_COMPLETE THE FOLLOWING_
1 - In the text on cellular aging below, rewrite the paragraph beginning "Our overarching goal" as a short bulleted list that keeps its main facts.
2 - Using the text on cellular aging below, answer each question briefly:
(a) What is generally agreed to be the basis for age-associated decline?
(b) Which organism is described as a great model system for studying aging in eukaryotic cells?
(c) Which fundamental property of biological systems frames the described approach to studying aging?

Dissecting the cellular aging process

The majority of prevalent non-infectious diseases are associated with age, yet the mechanism by which these diseases dramatically increase with age is unclear. A number of intellectually attractive hypotheses to explain age-associated decline have been generated by studies in model organisms. While there is a general consensus that accumulation of cellular damage is the basis for this decline, a molecular mechanism for what actually causes aging in any organism remains elusive.

Our overarching goal is to identify the molecular changes that cause aging, as well as the downstream age-associated events that lead to cellular decline. The budding yeast Saccharomyces cerevisiae is a great model system for studying the aging process in eukaryotic cells. With each asymmetric cell division of this budding yeast, the vitality of a “mother” cell declines, and its limited replicative life span has been used as a model to identify and study conserved genetic and environmental processes that contribute to aging in metazoa. The use of budding yeast to study aging has not been fully exploited because of the difficulty in isolating replicatively aged cells. We recently overcame this limitation by developing a technique called the Mother Enrichment Program (MEP – Lindstrom & Gottschling, 2009) that allows us to isolate and examine large populations of synchronously aged cells. 


Viewing aging through the lens of interconnectivity

Our approach to studying aging considers the process in light of a fundamental property of biological systems – interconnectivity. All levels of interaction contribute to the ultimate phenotype of an organism: interactions between tissues, cells, organelles, metabolic pathways, genes, and individual molecules. With the help of network analysis, the complexity of such interactions can be visualized to develop new ideas and hypotheses about the aging process. For instance, if we examine a network of interactions within a cell and consider each organelle as a subsystem within the network, then what happens to the other connected organelles when one becomes dysfunctional with age? If a subsystem decays with age and does indeed affect a connected organelle, which interactions are required for this to occur? This simple idea focuses upon connections that create interdependency between two subsystems – e.g. one organelle produces a molecule required for the proper function of another organelle. However, in considering a network of interactions it is likely that more than one subsystem is sensitive to aging, possibly through distinct routes. Dissecting how these types of events occur is critical to developing a better understanding of aging.

_MATERIAL SUPPLIED_
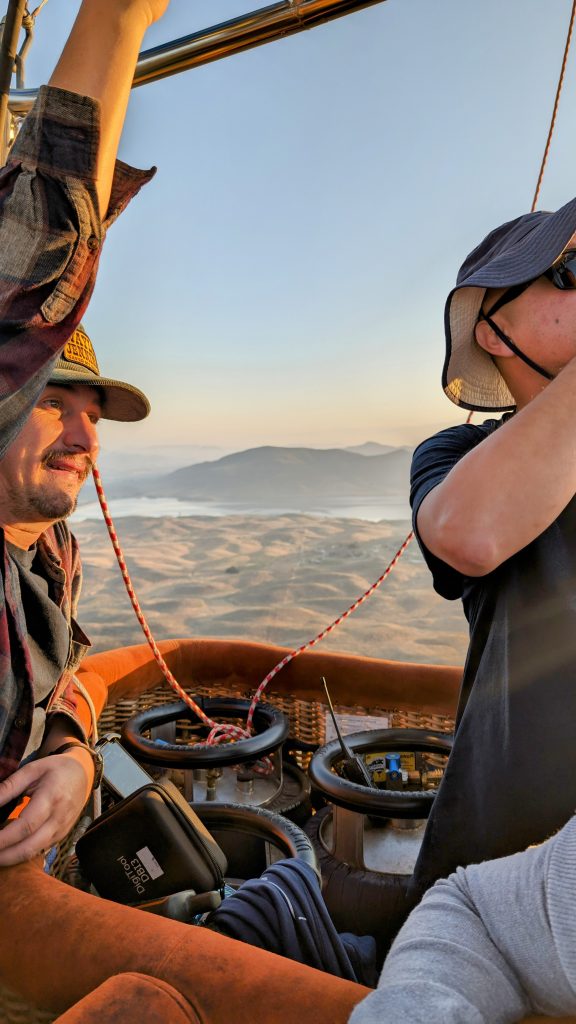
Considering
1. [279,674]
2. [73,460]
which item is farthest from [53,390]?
[279,674]

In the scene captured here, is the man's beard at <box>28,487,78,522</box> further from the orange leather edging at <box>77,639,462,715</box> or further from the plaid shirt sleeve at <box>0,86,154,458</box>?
the orange leather edging at <box>77,639,462,715</box>

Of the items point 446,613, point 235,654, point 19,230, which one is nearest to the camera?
point 19,230

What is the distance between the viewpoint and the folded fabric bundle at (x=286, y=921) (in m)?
0.81

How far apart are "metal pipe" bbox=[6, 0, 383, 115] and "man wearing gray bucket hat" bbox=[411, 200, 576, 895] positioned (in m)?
0.50

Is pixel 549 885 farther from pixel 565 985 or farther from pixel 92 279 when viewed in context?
pixel 92 279

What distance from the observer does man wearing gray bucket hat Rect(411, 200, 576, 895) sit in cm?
73

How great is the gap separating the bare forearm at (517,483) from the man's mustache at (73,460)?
0.85m

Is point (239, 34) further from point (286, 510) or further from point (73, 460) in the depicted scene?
point (286, 510)

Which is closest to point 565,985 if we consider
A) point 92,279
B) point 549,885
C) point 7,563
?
point 549,885

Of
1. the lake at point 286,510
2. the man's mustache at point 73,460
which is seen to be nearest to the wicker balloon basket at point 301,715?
the man's mustache at point 73,460

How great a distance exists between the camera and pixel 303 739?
2227mm

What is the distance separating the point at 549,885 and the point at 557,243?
2.44 feet

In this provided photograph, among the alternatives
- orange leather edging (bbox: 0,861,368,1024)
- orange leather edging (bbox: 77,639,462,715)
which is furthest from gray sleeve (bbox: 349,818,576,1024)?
A: orange leather edging (bbox: 77,639,462,715)

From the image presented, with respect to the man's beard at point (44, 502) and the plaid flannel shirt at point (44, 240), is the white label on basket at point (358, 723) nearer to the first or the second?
the man's beard at point (44, 502)
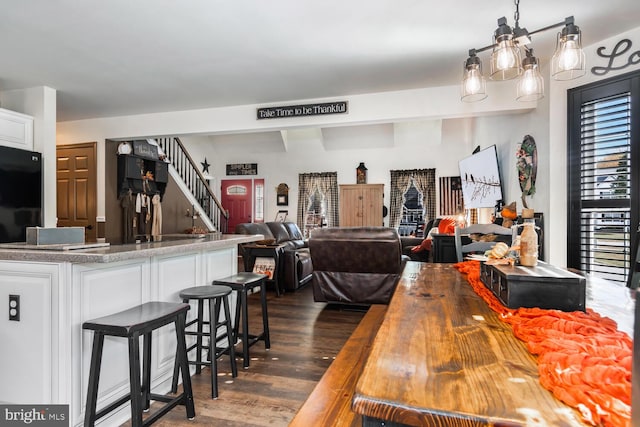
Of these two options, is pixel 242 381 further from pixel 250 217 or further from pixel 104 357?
pixel 250 217

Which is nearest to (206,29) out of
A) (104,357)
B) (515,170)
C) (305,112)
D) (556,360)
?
(305,112)

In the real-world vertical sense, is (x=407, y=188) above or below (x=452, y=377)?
above

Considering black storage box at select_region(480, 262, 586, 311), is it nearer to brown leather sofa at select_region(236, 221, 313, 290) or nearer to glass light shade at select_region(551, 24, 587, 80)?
glass light shade at select_region(551, 24, 587, 80)

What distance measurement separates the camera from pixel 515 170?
14.5 feet

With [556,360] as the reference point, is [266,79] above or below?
above

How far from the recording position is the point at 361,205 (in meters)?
9.18

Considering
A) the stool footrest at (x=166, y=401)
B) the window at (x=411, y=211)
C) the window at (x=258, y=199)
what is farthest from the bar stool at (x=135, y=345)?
the window at (x=258, y=199)

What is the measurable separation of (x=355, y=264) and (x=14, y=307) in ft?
10.0

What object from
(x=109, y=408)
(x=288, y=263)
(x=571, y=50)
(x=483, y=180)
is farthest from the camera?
(x=483, y=180)

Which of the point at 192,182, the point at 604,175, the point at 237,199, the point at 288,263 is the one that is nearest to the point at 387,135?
the point at 237,199

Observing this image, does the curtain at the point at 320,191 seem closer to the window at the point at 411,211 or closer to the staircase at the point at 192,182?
the window at the point at 411,211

_TASK-BY-TASK OUTPUTS_
1 -
- Goal: identify the molecular changes that cause aging and the downstream age-associated events that lead to cellular decline.
- The budding yeast Saccharomyces cerevisiae is a strong model system for studying aging in eukaryotic cells.
- With each asymmetric division, a "mother" cell's vitality declines; its limited replicative life span has been used to identify conserved genetic and environmental processes that contribute to aging in metazoa.
- Yeast has been underused for aging research because replicatively aged cells are hard to isolate.
- The Mother Enrichment Program (MEP – Lindstrom & Gottschling, 2009) overcomes this by allowing large populations of synchronously aged cells to be isolated and examined.

2 -
(a) The accumulation of cellular damage.
(b) The budding yeast Saccharomyces cerevisiae.
(c) Interconnectivity.